The Hyde Park Local Historic District would encompass, generally, West 38th Street to West 45th Street, south to north, and Guadalupe and Duval streets, west to east, with individual blocks carved out for lack of “contributing structures,” or buildings that don’t reflect the historic nature of the architecture in the neighborhood. The 4200 and 4300 blocks of Avenue A, for example, would not be a part of the district under the current plan.
Under the city’s local historic district guidelines, if the plan is approved, property owners in Hyde Park would qualify for seven-year tax abatements on the added value of renovations done to preserve the historic aspects of their buildings, so long as they invest 25 percent of the pre-improvement value of the structure in qualified rehabilitation expenditures, with 5 percent of that invested in exterior improvements.
In return for those abatements, property owners would be required to follow design standards enumerated in the Hyde Park Preservation Plan.
Those standards include keeping the original front façade of all homes intact, including doorways, which “should not be enlarged, altered, or relocated”; maintaining original porches, roofs, and chimneys; maintaining trees or planting replacements to “maintain the tree-shaded nature that is central to the Hyde Park character”; conforming all additions to the “form and integrity” of existing homes; and avoiding circular driveways.

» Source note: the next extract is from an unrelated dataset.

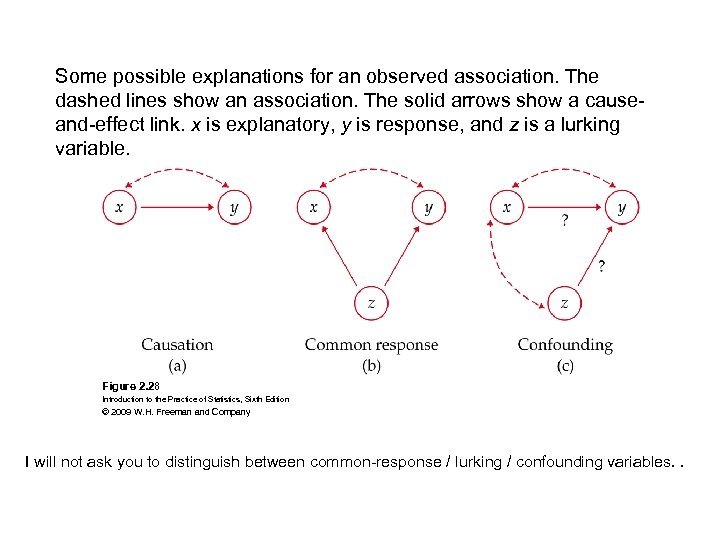 Some possible explanations for an observed association. The dashed lines show an association. The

Those limitations and standards suit approximately 51.6 percent of the Hyde Park neighborhood fine, according to the applicant, the Hyde Park Neighborhood Association. The city requires that 51 percent of property owners within a district sign a petition requesting the zoning overlay.
Several speakers in favor of the historic zoning plan spoke Monday night of the need to codify design guidelines in the neighborhood, lest its character fall prey to demolitions, development, and McMansions. One speaker, who has lived in the neighborhood for 20 years, said that without the establishment of the local historic district, Hyde Park would be “doomed to inexorable change.”
However, citizens representing the 49 percent not in favor of the rezoning were in attendance, as well. Several of them, concerned about property rights, a perceived inability on the part of the Hyde Park Neighborhood Association to adequately information its members of the proposed plan, and the strictness of the design guidelines, expressed their displeasure with the plan and asked the commission to either carve out additional portions of the proposed district or vote against it entirely.
It wasn’t to be, however. After instructing staff to consider the feasibility of “nipping and tucking” the district, commission members, who had taken more than an hour to discuss the historic zoning merits of only a few structures earlier in the evening, voted 7-0 in favor of recommending historic district status for Hyde Park with no discussion at all.